Uma dos motivos para a boa companha da Chapecoense no Brasileiro foi justamento o fato de a cidade ter “abraçado” o time. Com média de 10.021 torcedores por jogo, o clube teve o melhor público entre os times catarinenses. Com capacidade para 22 mil torcedores, a Arena Condá teve média de ocupação de 44%, o que colocou o time à frente de Grêmio, Santos, Bahia e Botafogo. No seu “caldeirão”, a equipe goleou o poderoso Internacional por 5 a 0 e conquistou outras vitórias importantes diante de Palmeiras, Botafogo, Fluminense e Flamengo.

Fundada em 1973, a história da Chapecoense começou a mudar a partir de 2005. Com dívidas que somavam R$ 1,5 milhão – valor que pode parecer pouco para muitos clubes, mas que era considerado impagável pela Chapecoense –, a diretoria chegou a cogitar a possibilidade de fechar as portas. Um grupo de empresários da cidade, no entanto, se uniu para salvar o clube. Começou-se, então, a pensar a Chapecoense como uma empresa. Só se gastava o dinheiro que tinha em caixa e nem um centavo a mais.

A mudança de gestão não demorou para começar a dar resultado e em 2007 o time foi campeão estadual. “Fazemos um futebol diferente, sem loucura de salários, mas honrando os nossos compromissos rigorosamente em dia. Acho que é isso que está em falta no futebol brasileiro. Faltam dirigentes com responsabilidade. Tem muito presidente que quer ser campeão a qualquer custo e faz um monte de dívida. Esse é o grande mal do futebol brasileiro”, diz o presidente Sandro Luiz Pallaoro.
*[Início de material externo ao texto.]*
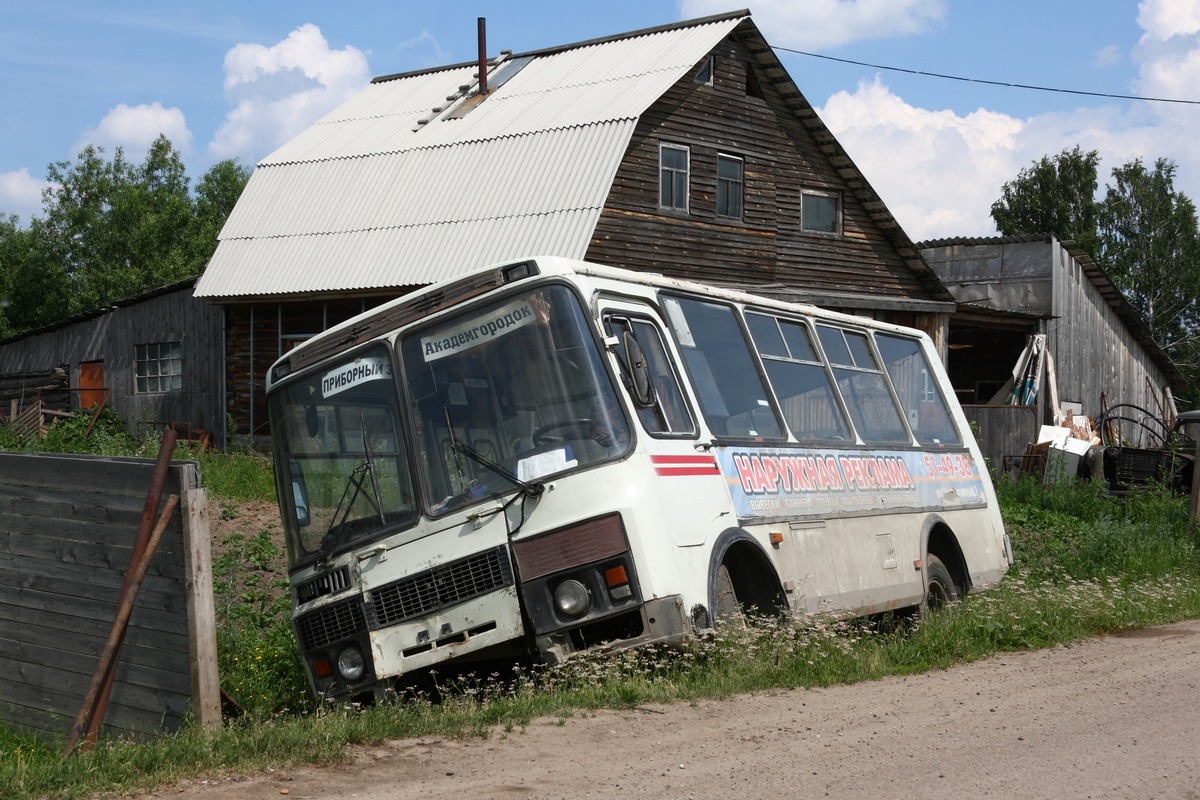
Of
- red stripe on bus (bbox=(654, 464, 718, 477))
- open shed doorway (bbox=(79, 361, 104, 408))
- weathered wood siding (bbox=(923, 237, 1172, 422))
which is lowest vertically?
red stripe on bus (bbox=(654, 464, 718, 477))

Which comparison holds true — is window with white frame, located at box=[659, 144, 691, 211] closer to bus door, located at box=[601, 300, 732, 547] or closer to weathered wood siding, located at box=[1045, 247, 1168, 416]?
weathered wood siding, located at box=[1045, 247, 1168, 416]

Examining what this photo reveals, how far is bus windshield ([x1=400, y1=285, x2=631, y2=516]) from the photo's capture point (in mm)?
7578

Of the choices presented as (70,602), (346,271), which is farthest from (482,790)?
(346,271)

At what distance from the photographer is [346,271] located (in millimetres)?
23922

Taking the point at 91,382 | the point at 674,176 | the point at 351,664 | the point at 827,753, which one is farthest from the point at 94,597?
the point at 91,382

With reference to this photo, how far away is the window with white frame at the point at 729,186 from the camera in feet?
84.6

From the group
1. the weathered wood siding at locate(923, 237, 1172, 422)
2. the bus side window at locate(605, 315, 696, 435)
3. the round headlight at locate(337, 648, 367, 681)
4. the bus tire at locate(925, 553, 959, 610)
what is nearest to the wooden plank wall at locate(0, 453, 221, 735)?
the round headlight at locate(337, 648, 367, 681)

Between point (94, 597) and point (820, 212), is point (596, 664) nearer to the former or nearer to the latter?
point (94, 597)

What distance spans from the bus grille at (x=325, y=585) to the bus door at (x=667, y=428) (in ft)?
6.75

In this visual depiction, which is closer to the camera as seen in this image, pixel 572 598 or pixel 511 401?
pixel 572 598

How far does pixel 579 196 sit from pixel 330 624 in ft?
50.1

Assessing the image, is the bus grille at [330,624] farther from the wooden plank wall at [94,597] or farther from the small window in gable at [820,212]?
the small window in gable at [820,212]

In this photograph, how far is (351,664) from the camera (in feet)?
26.5

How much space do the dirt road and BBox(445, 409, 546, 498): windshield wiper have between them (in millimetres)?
1312
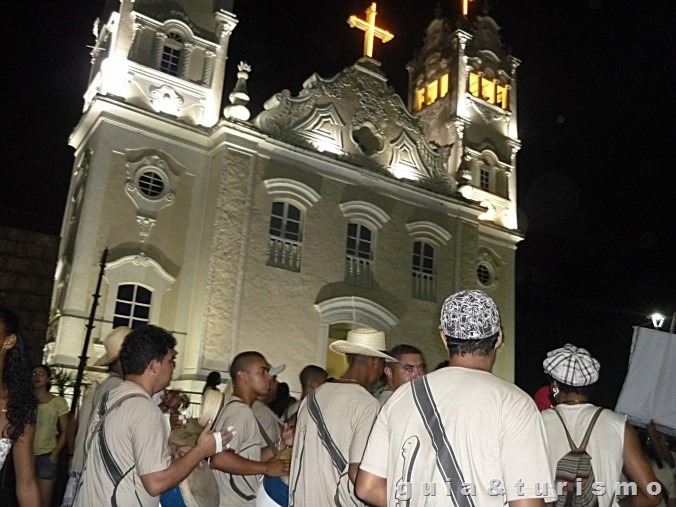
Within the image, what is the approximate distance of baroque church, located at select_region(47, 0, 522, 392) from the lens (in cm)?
1468

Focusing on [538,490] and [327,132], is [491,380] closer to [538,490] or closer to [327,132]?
[538,490]

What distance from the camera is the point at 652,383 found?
14.6ft

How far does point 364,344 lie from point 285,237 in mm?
12049

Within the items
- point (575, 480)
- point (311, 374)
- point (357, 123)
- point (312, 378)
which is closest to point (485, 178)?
point (357, 123)

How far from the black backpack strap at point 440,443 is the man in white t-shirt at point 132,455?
1.46 m

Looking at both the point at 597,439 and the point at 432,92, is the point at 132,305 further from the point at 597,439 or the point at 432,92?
the point at 432,92

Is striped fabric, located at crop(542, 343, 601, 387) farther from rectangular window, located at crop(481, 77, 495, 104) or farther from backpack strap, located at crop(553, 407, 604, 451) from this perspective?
rectangular window, located at crop(481, 77, 495, 104)

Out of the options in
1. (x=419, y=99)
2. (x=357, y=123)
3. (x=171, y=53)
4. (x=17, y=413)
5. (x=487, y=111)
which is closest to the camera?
(x=17, y=413)

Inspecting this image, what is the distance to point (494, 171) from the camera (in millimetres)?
22250

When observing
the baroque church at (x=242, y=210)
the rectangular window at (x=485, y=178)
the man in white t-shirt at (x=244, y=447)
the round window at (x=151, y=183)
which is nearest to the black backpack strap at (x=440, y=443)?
the man in white t-shirt at (x=244, y=447)

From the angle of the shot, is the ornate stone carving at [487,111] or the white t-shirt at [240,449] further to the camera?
the ornate stone carving at [487,111]

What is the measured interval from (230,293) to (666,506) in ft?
36.0

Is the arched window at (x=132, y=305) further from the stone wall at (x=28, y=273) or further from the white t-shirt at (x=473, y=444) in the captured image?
the white t-shirt at (x=473, y=444)

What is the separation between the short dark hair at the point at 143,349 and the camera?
3.69 m
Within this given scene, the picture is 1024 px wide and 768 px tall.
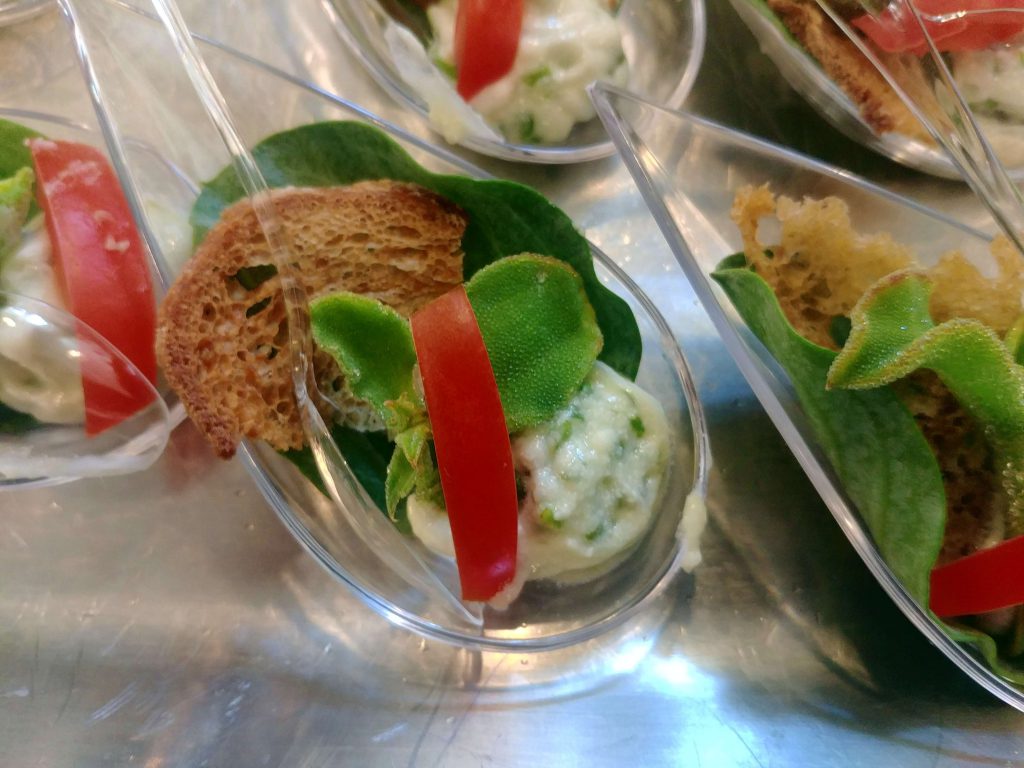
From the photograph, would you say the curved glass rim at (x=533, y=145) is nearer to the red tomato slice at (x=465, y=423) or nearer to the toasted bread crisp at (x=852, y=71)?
the toasted bread crisp at (x=852, y=71)

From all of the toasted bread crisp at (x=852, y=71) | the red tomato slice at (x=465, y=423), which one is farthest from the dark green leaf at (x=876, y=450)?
the toasted bread crisp at (x=852, y=71)

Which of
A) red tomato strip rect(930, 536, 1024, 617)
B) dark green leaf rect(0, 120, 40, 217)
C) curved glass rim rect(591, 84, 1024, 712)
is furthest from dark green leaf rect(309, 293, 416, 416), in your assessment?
red tomato strip rect(930, 536, 1024, 617)

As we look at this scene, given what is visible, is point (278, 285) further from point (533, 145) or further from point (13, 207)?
point (533, 145)

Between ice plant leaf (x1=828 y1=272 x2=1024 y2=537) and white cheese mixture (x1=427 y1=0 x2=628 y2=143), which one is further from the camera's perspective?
white cheese mixture (x1=427 y1=0 x2=628 y2=143)

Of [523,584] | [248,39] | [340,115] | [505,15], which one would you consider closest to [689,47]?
[505,15]

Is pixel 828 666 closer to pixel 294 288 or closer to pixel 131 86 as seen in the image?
pixel 294 288

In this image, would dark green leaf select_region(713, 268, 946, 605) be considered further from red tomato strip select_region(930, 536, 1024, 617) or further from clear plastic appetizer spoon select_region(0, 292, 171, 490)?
clear plastic appetizer spoon select_region(0, 292, 171, 490)
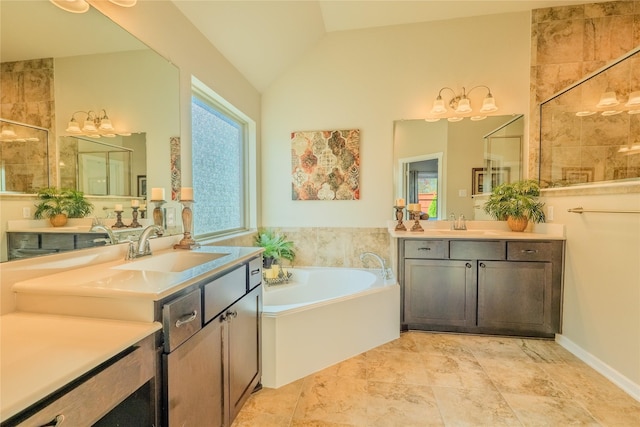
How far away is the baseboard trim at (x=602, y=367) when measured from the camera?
172 cm

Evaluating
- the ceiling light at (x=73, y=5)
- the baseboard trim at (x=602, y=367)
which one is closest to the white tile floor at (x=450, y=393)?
the baseboard trim at (x=602, y=367)

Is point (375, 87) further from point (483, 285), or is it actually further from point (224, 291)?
point (224, 291)

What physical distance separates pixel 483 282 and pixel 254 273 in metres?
1.95

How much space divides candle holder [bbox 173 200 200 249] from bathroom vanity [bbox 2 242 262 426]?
34 cm

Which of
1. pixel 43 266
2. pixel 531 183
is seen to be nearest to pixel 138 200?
pixel 43 266

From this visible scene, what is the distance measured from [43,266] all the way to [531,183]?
11.6 ft

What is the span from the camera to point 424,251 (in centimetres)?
251

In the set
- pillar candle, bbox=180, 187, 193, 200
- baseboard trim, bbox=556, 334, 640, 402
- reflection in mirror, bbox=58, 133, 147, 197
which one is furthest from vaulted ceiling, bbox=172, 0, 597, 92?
baseboard trim, bbox=556, 334, 640, 402

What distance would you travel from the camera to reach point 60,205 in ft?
3.83

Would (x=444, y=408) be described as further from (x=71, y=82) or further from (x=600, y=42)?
(x=600, y=42)

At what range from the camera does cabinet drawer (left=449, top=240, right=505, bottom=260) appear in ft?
7.98

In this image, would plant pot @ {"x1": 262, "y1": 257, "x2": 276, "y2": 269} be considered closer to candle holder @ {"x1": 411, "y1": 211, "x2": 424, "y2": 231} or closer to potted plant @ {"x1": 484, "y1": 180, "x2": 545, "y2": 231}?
candle holder @ {"x1": 411, "y1": 211, "x2": 424, "y2": 231}

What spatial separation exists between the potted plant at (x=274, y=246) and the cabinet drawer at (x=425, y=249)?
4.29ft

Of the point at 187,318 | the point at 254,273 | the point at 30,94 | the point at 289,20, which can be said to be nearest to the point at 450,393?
the point at 254,273
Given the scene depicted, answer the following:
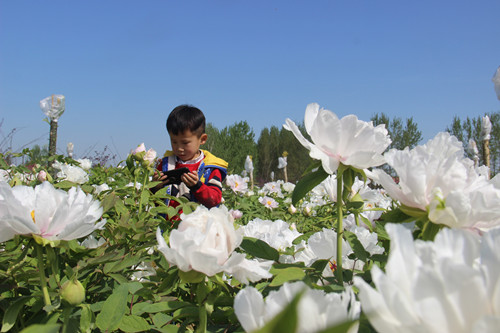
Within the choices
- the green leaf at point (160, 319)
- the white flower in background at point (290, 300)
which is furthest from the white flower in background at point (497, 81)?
the green leaf at point (160, 319)

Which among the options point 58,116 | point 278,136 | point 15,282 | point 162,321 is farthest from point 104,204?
point 278,136

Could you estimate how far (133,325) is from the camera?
64cm

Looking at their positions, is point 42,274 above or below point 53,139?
below

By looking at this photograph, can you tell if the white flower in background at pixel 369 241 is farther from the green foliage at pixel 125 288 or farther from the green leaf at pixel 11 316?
the green leaf at pixel 11 316

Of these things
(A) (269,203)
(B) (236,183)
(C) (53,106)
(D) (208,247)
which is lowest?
(A) (269,203)

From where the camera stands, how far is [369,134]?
69 cm

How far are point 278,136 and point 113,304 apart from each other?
28.0m

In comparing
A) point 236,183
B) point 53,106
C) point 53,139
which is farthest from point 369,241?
point 53,106

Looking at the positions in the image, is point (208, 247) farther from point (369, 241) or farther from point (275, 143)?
point (275, 143)

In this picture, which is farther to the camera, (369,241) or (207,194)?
(207,194)

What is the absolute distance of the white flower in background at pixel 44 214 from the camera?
1.98 feet

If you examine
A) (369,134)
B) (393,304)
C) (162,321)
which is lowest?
(162,321)

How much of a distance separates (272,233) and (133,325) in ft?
2.39

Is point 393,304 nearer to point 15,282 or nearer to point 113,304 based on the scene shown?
point 113,304
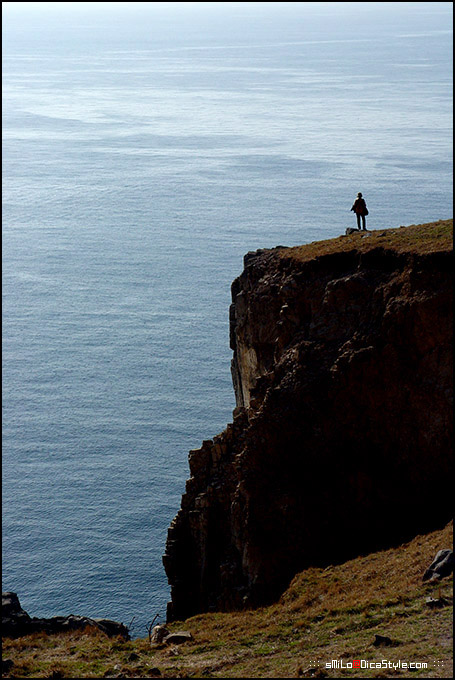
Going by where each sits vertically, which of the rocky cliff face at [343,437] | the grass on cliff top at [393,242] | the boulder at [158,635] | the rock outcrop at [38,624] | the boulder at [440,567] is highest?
the grass on cliff top at [393,242]

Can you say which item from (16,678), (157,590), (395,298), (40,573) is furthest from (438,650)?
(40,573)

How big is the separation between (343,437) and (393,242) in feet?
27.5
É por isso que na Chapecoense não craque. O elenco é homogêneo. “Nossa folha de pagamento é de R$ 1,5 milhão (no Corinthians, por exemplo, é R$ 8 milhões). Nós não temos condições de trazer jogadores para receber R$ 150 mil por mês. Se fizéssemos isso, iríamos quebrar o clube. Aqui não tem espaço para jogador medalhão. O cara já ganhou tudo. Qual seria a motivação dele na Chapecoense? Queremos jogador com ambição de crescer.”

A nova menina dos olhos da Chapecoense é o CT, inaugurado no último sábado. A estrutura ocupa uma área total de 83 mil metros quadrados e possui três campos oficiais e um anexo para as categorias de base, cinco vestiários, academia, sala de massagem, sala de fisioterapia, rouparia e cozinha. Antes da construção do CT, o time treinava em campos emprestados por empresários da região. Era comum jogadores se machucarem por causa do estado do gramado, muitas vezes duros e esburacados.

“Agora, a torcida pede um time para disputar vaga na Libertadores e eu digo que é preciso ter calma. O nosso orçamento deve aumentar 20% em 2015. Com isso, a folha vai para R$ 1,8 milhão. Ainda não dá para montar um time bom. O perigoso do futebol é a empolgação”, ensina o presidente, sempre comedido.